Skip to content

Instantly share code, notes, and snippets.

@eliminmax
Last active April 24, 2023 00:13
Show Gist options
  • Save eliminmax/1f83b22d19e23f5ac1f05a2dbc7d671e to your computer and use it in GitHub Desktop.
Save eliminmax/1f83b22d19e23f5ac1f05a2dbc7d671e to your computer and use it in GitHub Desktop.

EvilTCC

Conceptual Overview

Compilers

Compilers are incredible tools that revolutionized computing when they were invented. They enable programmers to work much more efficiently. Instead of first coming up with a program plan, figuring out how to translate into machine code, and entering that machine code onto punch cards, they can simply get the computer to do that part. This frees up programmers to work on far more substantial things, like arguing about which language is best, which text editor or IDE is best, tabs vs spaces, which operating system is best, whether or not font ligatures are good for programming, and whether or not this joke has gone on for too long.

It also enables faster development of far more complex and robust programs.

One interesting fact about them is that it is common for them to be "self-hosting", meaning that they are written in the same language that they are designed to compile.

Self-hosting compilers

To compile a Zig compiler, you must first have a copy of the Zig compiler. To compile a Rust compiler, you must first have a copy of the Rust compiler.

To compile a C compiler, you must first have a copy of a C compiler.

Of course, the first version of such a compiler was written in a different language - Rust's original compiler was written in OCaml, Zig's in C++, and C++ was originally a series of macros on top of C.

As for C, the grandfather of most modern languages, well, it's complicated.

Chistory

The late Dennis M. Richie created the C programming language. He also co-wrote The C Programming Language, a book about the language with a very generic title. Incidentally, that book introduced the world to the first ever "Hello world" program.

In 1993, he wrote an article for the Association for Computing Machinery about the development of the C language. Following the precedent of... uncreative titles set by his book, it was called The Development of the C Language. Sidenote: the title of the HTML page is Chistory, which I find a bit goofy, and appreciate.

In it, he explained that his colleague at AT&T's Bell Labs, Ken Thompson, led a group that aimed to find alternatives to the Multics computer system that they'd been working on, as it became clear that the project's prospects were grim.

__Records provided__.
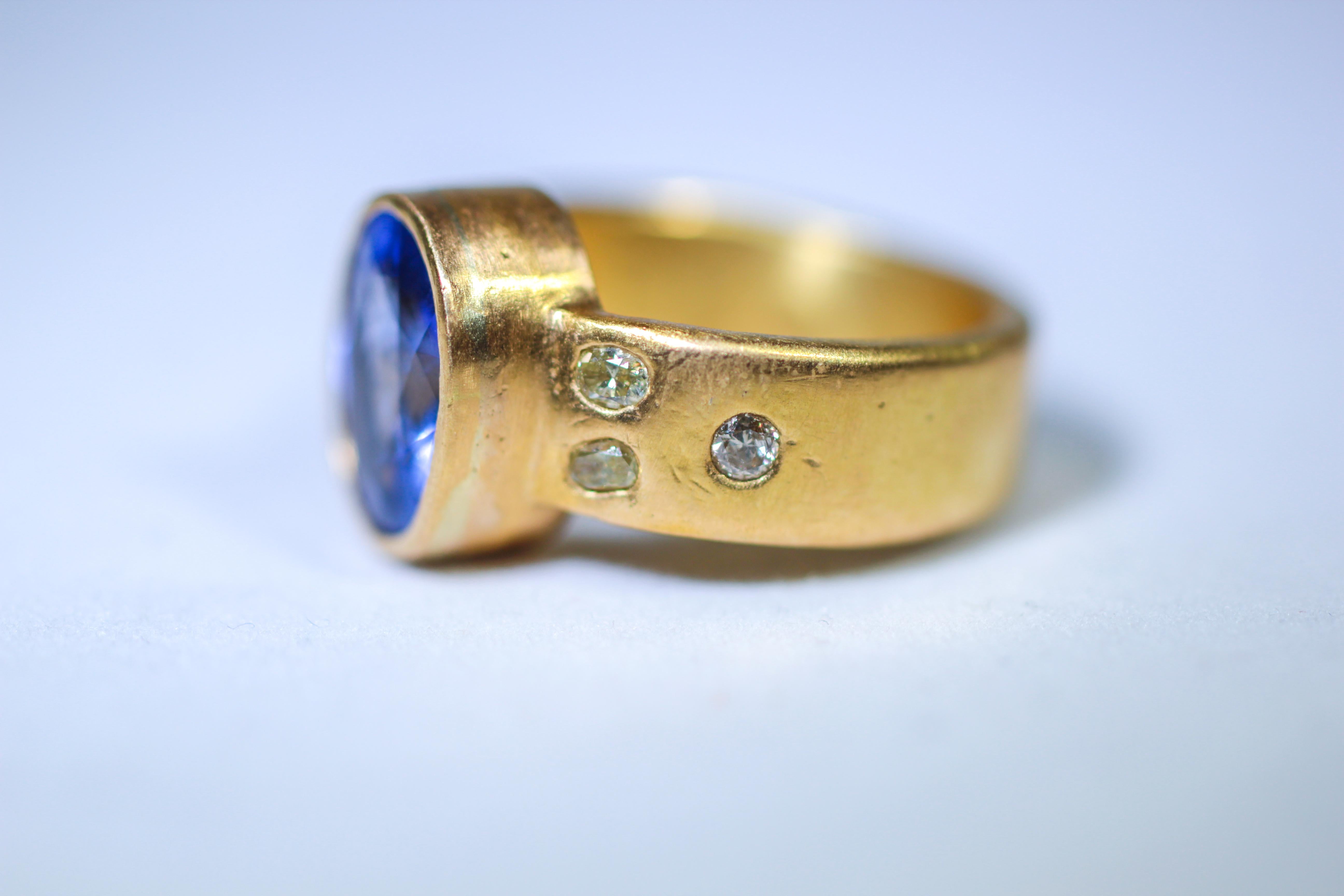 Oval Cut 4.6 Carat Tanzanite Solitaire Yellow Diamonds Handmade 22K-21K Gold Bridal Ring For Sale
==
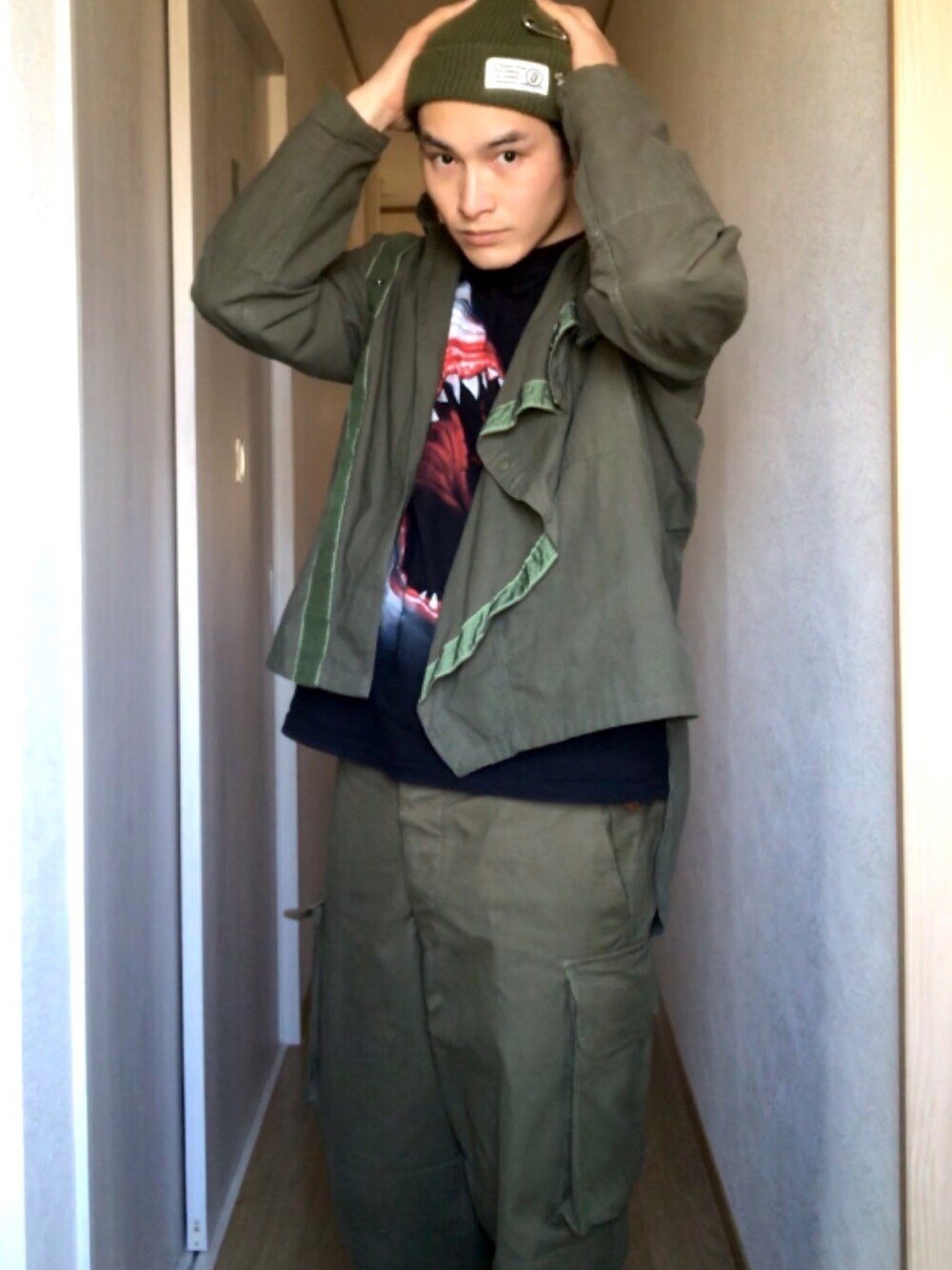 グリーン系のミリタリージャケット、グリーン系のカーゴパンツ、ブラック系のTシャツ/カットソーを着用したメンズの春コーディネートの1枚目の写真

__Tasks to complete__.
• 1. Please copy, word for word, the part of the EvilTCC write-up that opens with the words containing "Conceptual Overview" and closes with "and robust programs.".
• 2. In the EvilTCC write-up, what language was Rust's original compiler written in?
• 3. Pick up the EvilTCC write-up after its last sentence and carry it forward.

__Numbered answers__.
• 1.
Conceptual Overview

Compilers

Compilers are incredible tools that revolutionized computing when they were invented. They enable programmers to work much more efficiently. Instead of first coming up with a program plan, figuring out how to translate into machine code, and entering that machine code onto punch cards, they can simply get the computer to do that part. This frees up programmers to work on far more substantial things, like arguing about which language is best, which text editor or IDE is best, tabs vs spaces, which operating system is best, whether or not font ligatures are good for programming, and whether or not this joke has gone on for too long.

It also enables faster development of far more complex and robust programs.

• 2. OCaml.

• 3.
Thompson wanted to create a comfortable computing environment constructed according to his own design, using whatever means were available. His plans, it is evident in retrospect, incorporated many of the innovative aspects of Multics, including an explicit notion of a process as a locus of control, a tree-structured file system, a command interpreter as user-level program, simple representation of text files, and generalized access to devices. They excluded others, such as unified access to memory and to files.

Thompson was faced with a hardware environment cramped and spartan even for the time: the DEC PDP-7 on which he started in 1968 was a machine with 8K 18-bit words of memory and no software useful to him. While wanting to use a higher-level language, he wrote the original Unix system in PDP-7 assembler. At the start, he did not even program on the PDP-7 itself, but instead used a set of macros for the GEMAP assembler on a GE-635 machine. A postprocessor generated a paper tape readable by the PDP-7.

These tapes were carried from the GE machine to the PDP-7 for testing until a primitive Unix kernel, an editor, an assembler, a simple shell (command interpreter), and a few utilities (like the Unix rm, cat, cp commands) were completed. After this point, the operating system was self-supporting: programs could be written and tested without resort to paper tape, and development continued on the PDP-7 itself.

Not long after Unix first ran on the PDP-7, in 1969, Doug McIlroy created the new system's first higher-level language: an implementation of McClure's TMG. TMG is a language for writing compilers (more generally, TransMoGrifiers) in a top-down, recursive-descent style that combines context-free syntax notation with procedural elements. McIlroy and Bob Morris had used TMG to write the early PL/I compiler for Multics.

In the interest of not just pasting in the whole paper, the short slightly less long version of what happened next is as follows:

  1. Inspired by McIlroy's work in porting TMG, Thompson created a systems programming language for use on this embryonic form of Unix.
  • In the article, Richie described this language, known as B, as "BCPL squeezed into 8K bytes of memory and filtered through Thompson's brain"
  1. After writing a B compiler in TMG, Thompson wrote a new B compiler in B.
  • This process to create a self-hosting compiler is known as bootstrapping.
    • Both self-hosting and bootstrapping have several other meanings in the context of computing
      • I'm adding somewhat tangentially-related bullet points because I find them interesting
        • I'm adding a bunch of extra bullet points like this one because I find this kind of self-referential meta-observational anti-humor amusing.
          • I think I may have just coined the phrase "self-referential meta-observational anti-humor"
            • I think this bit, if you can call it that, has probably gone on for too long.
  1. Richie created a cross-compiler for B, which "translated B to GE-635 machine instructions, not threaded code."
  • He notes that it generated code for a 36-bit mainframe while running "on an 18-bit machine with 4K words of user address space."
  1. After Unix began to show promise, the team developing it, led by Thompson, acquired a new mini-computer with a different enough internal structure that B "began to feel awkward, even silly..."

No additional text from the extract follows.